* _EXCERTO DO TEXTO_

Neste novo caminho que iniciamos nas terras do Baixo Miño poderemos conhecer de uma forma muito próxima a relação especial que os galegos têm com a morte. Os santuários desta rota ocultam inquietantes e surpreendentes lendas, assim como rituais e romarias pouco usuais.

Santuário de Nosa Señora da Franqueira.
Diálogo entre o carcereiro e o prisioneiro:

-    Cristão, na tua terra existem chocalhos?
-    Sim, existem.
-    Então levanta-te, cristão, que na tua terra estamos e não me trates na tua terra como eu te tratei na minha.

Data de celebração das romarias:
- Santa Marta de Ribarteme: 29 de julho.
- Nosa Señora da Franqueira: Segunda-feira de Pentecostes ou 8 de setembro.
- Santa Mariña de Augas Santas: 18 de julho.
- Nosa Señora de Monte Medo: 7 e 8 de setembro.

Outros dados de interesse:
- Museu de Arte Sacra de Allariz: Fecha às terças-feiras. Contacto: +34 988 440 702
 

1º Dia

Iniciamos a primeira jornada no município de As Neves na província de Pontevedra. Aí, descobrireis uma forma inesquecível de viver uma experiência realmente autêntica, visitando o santuário de Santa Marta de Ribarteme.

É impressionante ver pela primeira vez a marcha de ataúdes acompanhados por cantadeiras e familiares. Ainda que alguns ataúdes estejam vazios nesta singular procissão, outros vão com os oferecidos dentro. Por vezes, o calor, a devoção ou a terrível impressão de ser transportado em vida num ataúde fazem que os oferecidos proporcionem uma imagem ainda mais insólita quando se veem braços a abanar que saem do caixão ou à procura de refrigério para tão asfixiante penitência.

Os acólitos que aguardam subidos ao campanário começam a tocar os sinos de morto assim que veem aproximar-se o cortejo fúnebre. A agitação e o ambiente de fervor sentem-se por todo o lado, intensifica-se o cheiro a incenso e a cera queimada dos archotes e começam os empurrões para tocar na imagem da santa. Sem nenhuma dúvida, existe algo mágico que vai invadindo os presentes. Terminada a missa, o salvado desfruta com a restante comitiva da festa que tem lugar no carvalhal em que o aroma a polvo, a pão e a melindres se mistura com a agitação do gentio. O jornal inglês The Guardian descreveu esta romaria como uma das cinco festas tradicionais mais singulares do mundo.

* _ENUNCIADO DO EXERCÍCIO_
Cite, por favor, a passagem do texto sobre os santuários do Baixo Miño, começando nas palavras "Santuário de Nosa" e parando depois de "18 de julho.". Os dados não têm qualquer relação com este exercício.

* _DADOS FORNECIDOS_
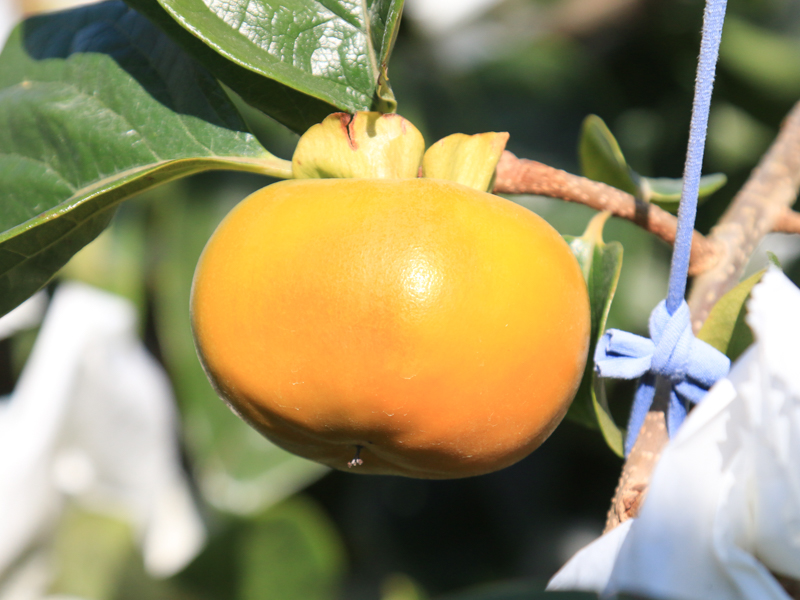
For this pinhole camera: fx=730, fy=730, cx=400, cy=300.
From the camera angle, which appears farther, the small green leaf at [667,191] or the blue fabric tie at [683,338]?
the small green leaf at [667,191]

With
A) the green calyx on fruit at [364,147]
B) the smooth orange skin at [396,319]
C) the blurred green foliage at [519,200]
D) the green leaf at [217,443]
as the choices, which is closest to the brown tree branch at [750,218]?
the smooth orange skin at [396,319]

* _RESPOSTA AO PROBLEMA_
Santuário de Nosa Señora da Franqueira.
Diálogo entre o carcereiro e o prisioneiro:

-    Cristão, na tua terra existem chocalhos?
-    Sim, existem.
-    Então levanta-te, cristão, que na tua terra estamos e não me trates na tua terra como eu te tratei na minha.

Data de celebração das romarias:
- Santa Marta de Ribarteme: 29 de julho.
- Nosa Señora da Franqueira: Segunda-feira de Pentecostes ou 8 de setembro.
- Santa Mariña de Augas Santas: 18 de julho.